== Aufgabe ==
Setze die weiter unten stehende Kritik zum Tanzstück an der Deutschen Oper Berlin im Anschluss an ihren letzten Satz fort.

== Textauszug ==
Spärliches Licht (Alon Cohen), Nebel im Hintergrund und eine durchgängig in gleichem pochendem Rhythmus aus der Lautsprecherkonserve dröhnende Musik (Ori Lichtik) bestimmen das über halbstündige Geschehen auf der Großbühne der Deutschen Oper Berlin.

Eingangs bestaunen wir einen alleinig und auf Spitzen sich zurecht installierenden Protagonisten frei nach dem Motto "Brust raus, Bauch rein" (obgleich das freilich so nicht stimmte, denn: Ballettänzer mit Bauch? nein, gibt's nicht), aber das Prinzip der sich während dieser Performance durchziehenden Masche trifft mit jener Redensart irgendwie überein. Ja, auch die anderen, also die noch Hinzutretenden im SAABA-Stück, bewegen sich in jener oberkörperangespannten Attitüde. Erst sind es mehr Frauen als Männer, später mehr Männer als Frauen; nur eine der Beteiligten ragt da besonders hervor, sie verringert peu à peu ihren Bewegungsrhythmus, wird allmählich langsamer, und ihre Schritte sehen wie die Schritte einer ungelenken und gehmüden Greisin aus, und schließlich tun sich alle "deutlich Jüngeren" um/ hinter sie gruppieren, und dann endet's schließlich und abrupt. Zudem: Null also keinerlei Berührungen zwischen den Tänzerinnen und Tänzern...

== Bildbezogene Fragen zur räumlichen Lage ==
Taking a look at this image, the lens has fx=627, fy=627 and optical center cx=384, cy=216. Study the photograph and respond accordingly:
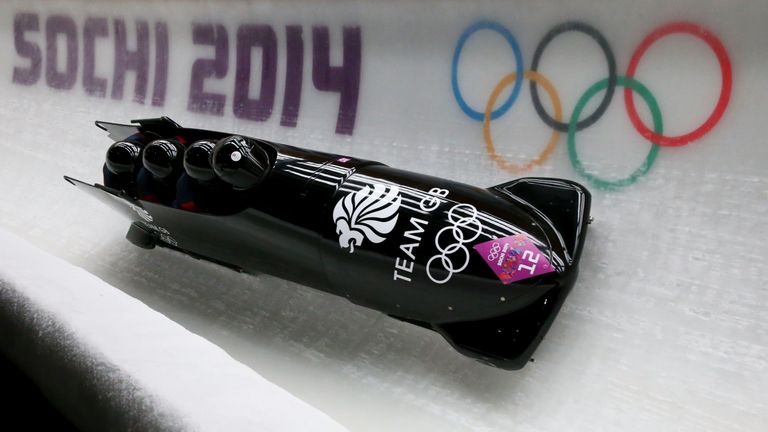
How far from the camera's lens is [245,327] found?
296 cm

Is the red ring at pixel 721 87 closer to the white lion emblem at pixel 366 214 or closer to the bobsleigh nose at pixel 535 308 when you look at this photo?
the bobsleigh nose at pixel 535 308

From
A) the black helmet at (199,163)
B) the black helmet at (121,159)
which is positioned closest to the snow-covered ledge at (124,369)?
the black helmet at (199,163)

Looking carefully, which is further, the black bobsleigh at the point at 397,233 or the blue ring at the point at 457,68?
the blue ring at the point at 457,68

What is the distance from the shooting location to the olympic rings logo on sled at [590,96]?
7.91 feet

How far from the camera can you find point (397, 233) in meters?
2.25

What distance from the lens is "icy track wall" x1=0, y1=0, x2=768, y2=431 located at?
219 cm

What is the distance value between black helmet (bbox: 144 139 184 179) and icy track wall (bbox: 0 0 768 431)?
616 mm

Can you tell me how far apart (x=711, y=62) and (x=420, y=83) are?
1431mm

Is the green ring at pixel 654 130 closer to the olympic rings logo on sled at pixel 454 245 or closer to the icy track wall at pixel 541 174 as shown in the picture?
the icy track wall at pixel 541 174

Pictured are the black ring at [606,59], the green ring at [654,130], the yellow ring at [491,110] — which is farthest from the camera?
the yellow ring at [491,110]

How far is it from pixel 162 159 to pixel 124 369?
189cm

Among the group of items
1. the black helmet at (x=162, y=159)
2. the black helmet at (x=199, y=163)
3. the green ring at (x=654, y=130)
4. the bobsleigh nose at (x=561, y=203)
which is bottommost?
the black helmet at (x=162, y=159)

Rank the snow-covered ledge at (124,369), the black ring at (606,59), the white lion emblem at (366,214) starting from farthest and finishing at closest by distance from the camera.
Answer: the black ring at (606,59) < the white lion emblem at (366,214) < the snow-covered ledge at (124,369)

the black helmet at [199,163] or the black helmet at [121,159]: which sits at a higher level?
the black helmet at [199,163]
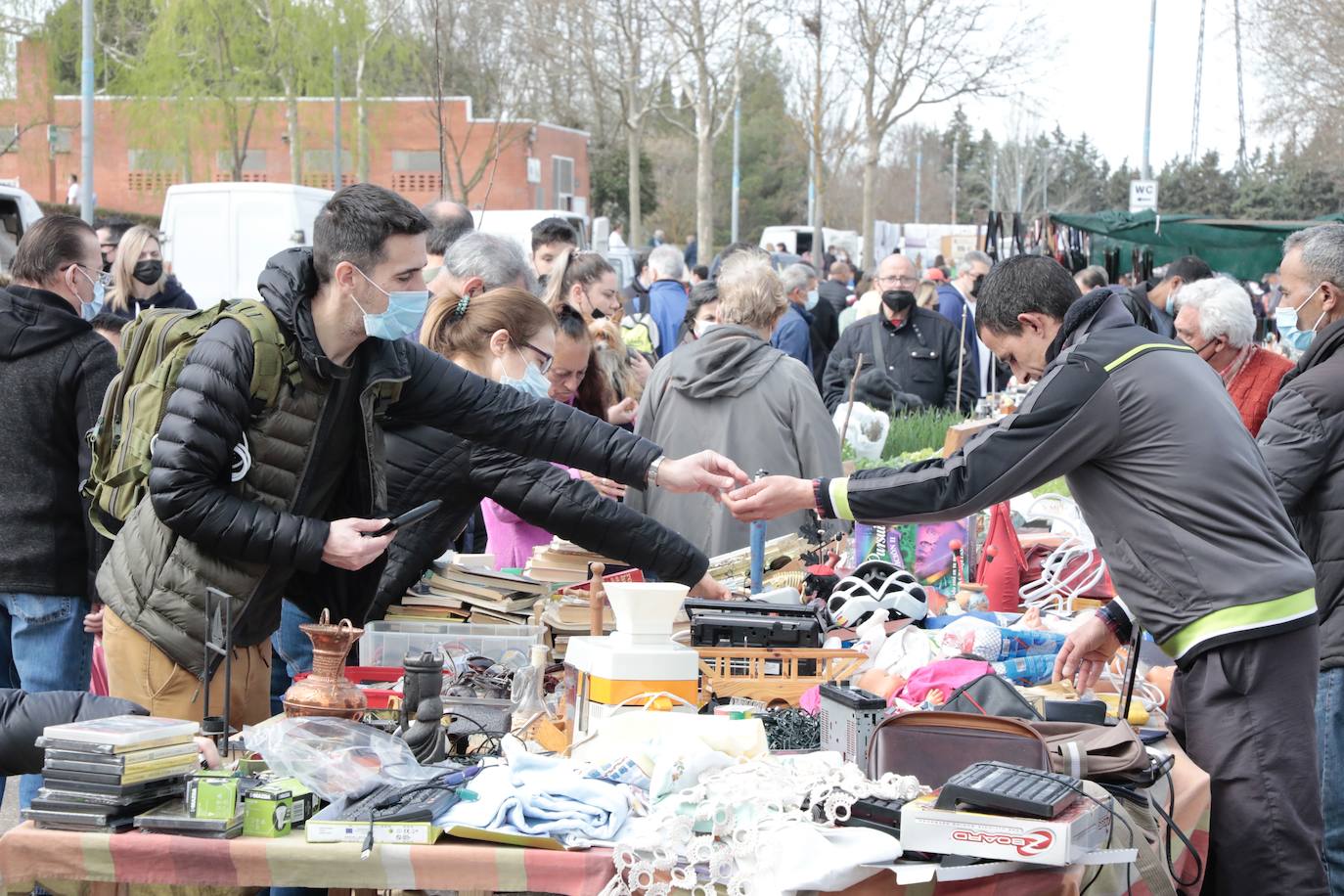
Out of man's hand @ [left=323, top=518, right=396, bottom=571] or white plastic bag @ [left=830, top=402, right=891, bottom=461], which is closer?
man's hand @ [left=323, top=518, right=396, bottom=571]

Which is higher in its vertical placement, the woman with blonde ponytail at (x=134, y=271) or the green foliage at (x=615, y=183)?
the green foliage at (x=615, y=183)

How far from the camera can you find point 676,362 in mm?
5766

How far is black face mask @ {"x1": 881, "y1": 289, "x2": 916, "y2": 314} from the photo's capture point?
10109 millimetres

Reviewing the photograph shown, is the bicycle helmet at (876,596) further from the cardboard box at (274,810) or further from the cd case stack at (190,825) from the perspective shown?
the cd case stack at (190,825)

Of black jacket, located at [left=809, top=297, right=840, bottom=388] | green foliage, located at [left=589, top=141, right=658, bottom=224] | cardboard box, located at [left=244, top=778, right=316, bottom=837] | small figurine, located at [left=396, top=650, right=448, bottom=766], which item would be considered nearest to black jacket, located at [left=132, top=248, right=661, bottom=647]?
small figurine, located at [left=396, top=650, right=448, bottom=766]

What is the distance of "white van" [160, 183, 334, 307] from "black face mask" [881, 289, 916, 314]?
7920 mm

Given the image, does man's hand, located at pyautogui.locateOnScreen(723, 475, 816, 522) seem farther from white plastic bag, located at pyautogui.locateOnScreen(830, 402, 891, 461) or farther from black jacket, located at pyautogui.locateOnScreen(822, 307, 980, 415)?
black jacket, located at pyautogui.locateOnScreen(822, 307, 980, 415)

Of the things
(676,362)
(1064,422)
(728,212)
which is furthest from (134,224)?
(728,212)

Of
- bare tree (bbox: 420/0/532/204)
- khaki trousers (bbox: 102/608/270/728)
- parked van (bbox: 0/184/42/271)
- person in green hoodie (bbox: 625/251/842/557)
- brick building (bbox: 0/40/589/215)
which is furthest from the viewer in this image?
brick building (bbox: 0/40/589/215)

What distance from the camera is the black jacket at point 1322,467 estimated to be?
4.12 m

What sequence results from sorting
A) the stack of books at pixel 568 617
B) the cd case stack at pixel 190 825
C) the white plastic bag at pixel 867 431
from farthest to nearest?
1. the white plastic bag at pixel 867 431
2. the stack of books at pixel 568 617
3. the cd case stack at pixel 190 825

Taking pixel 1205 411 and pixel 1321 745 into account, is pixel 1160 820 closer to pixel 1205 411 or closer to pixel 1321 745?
pixel 1205 411

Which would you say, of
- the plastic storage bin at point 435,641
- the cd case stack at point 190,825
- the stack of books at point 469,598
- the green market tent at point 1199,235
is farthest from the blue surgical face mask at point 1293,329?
the green market tent at point 1199,235

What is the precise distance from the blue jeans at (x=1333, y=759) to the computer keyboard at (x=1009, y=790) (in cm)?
183
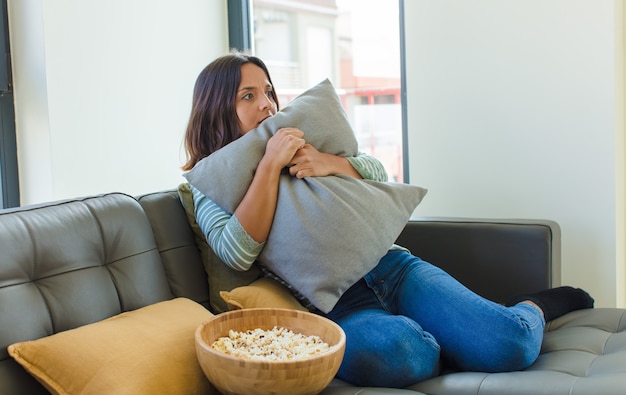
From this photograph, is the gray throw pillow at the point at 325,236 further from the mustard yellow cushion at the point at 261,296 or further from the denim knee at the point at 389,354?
the denim knee at the point at 389,354

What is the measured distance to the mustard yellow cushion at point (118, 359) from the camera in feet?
4.01

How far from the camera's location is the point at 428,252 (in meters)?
2.09

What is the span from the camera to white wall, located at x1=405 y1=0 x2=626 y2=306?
6.93ft

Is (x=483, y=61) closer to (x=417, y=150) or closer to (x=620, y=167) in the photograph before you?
(x=417, y=150)

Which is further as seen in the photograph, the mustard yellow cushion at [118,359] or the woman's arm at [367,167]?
the woman's arm at [367,167]

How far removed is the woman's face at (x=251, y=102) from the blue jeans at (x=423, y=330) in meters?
0.52

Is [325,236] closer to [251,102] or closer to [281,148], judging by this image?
[281,148]

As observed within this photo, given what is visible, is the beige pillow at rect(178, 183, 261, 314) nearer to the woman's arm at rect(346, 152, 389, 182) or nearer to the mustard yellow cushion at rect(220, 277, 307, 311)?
the mustard yellow cushion at rect(220, 277, 307, 311)

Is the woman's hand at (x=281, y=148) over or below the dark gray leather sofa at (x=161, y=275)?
over

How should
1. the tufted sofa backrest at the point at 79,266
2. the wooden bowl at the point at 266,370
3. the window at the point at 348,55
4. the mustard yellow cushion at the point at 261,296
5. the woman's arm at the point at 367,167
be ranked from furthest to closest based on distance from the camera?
1. the window at the point at 348,55
2. the woman's arm at the point at 367,167
3. the mustard yellow cushion at the point at 261,296
4. the tufted sofa backrest at the point at 79,266
5. the wooden bowl at the point at 266,370

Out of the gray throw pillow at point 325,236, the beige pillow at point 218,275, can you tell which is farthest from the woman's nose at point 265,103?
the beige pillow at point 218,275

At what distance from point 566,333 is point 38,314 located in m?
1.21

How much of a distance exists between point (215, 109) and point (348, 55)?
100 centimetres

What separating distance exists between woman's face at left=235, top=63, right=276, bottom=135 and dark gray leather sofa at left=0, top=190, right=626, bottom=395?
283mm
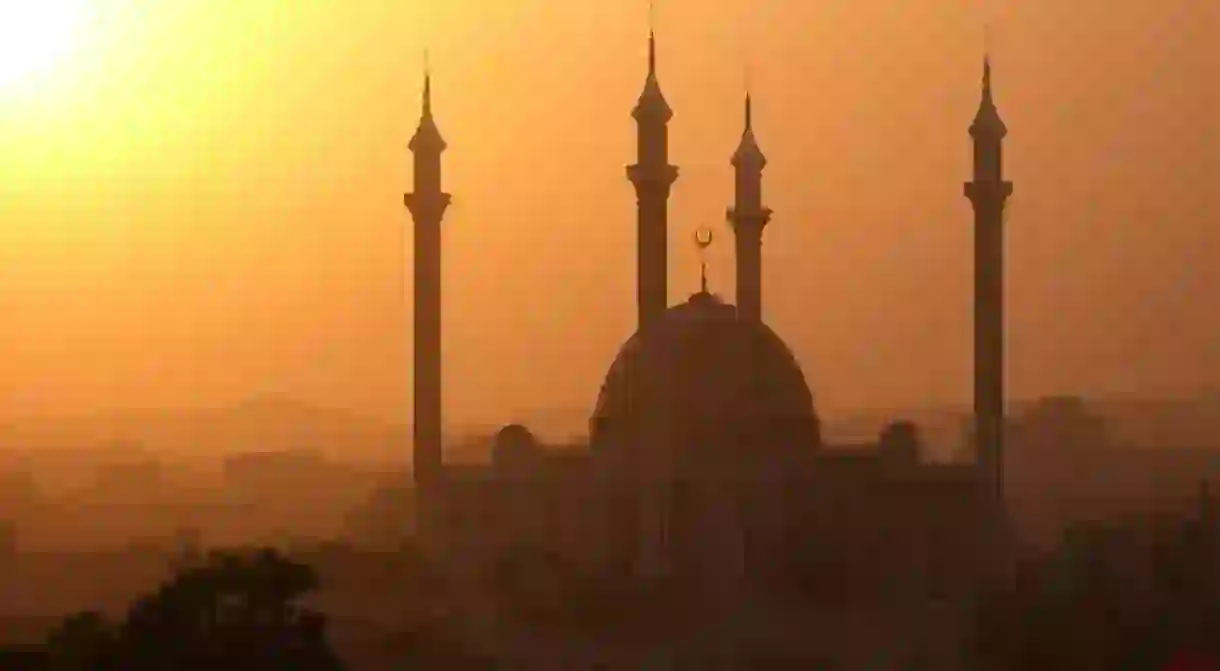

== Lösung ==
Bin ratlos in die Pause gegangen.



SAABA von Sharon Eyal - mit dem Staatsballett Berlin | Foto (C) Admill Kuyler


Minus 16 von Ohad Naharin - mit dem Staatsballett Berlin | Foto (C) Admill Kuyler


*

Nach der Pause dann das seit einem Vierteljahrhundert sich im In- und Ausland allergrößter Beliebtheit erfreuende Stück Minus 16 des israelischen Tänzers und Choreographen Ohad Naharin (72) - auch hier gibt sein Titel Rätsel auf; erst dachte ich, dass er die Anzahl der Tänzerinnen und Tänzer meinen könnte, doch dann zählte ich die Agierenden auf der Bühne nach und stellte fest, das es zwei Dutzend sind; aber egal.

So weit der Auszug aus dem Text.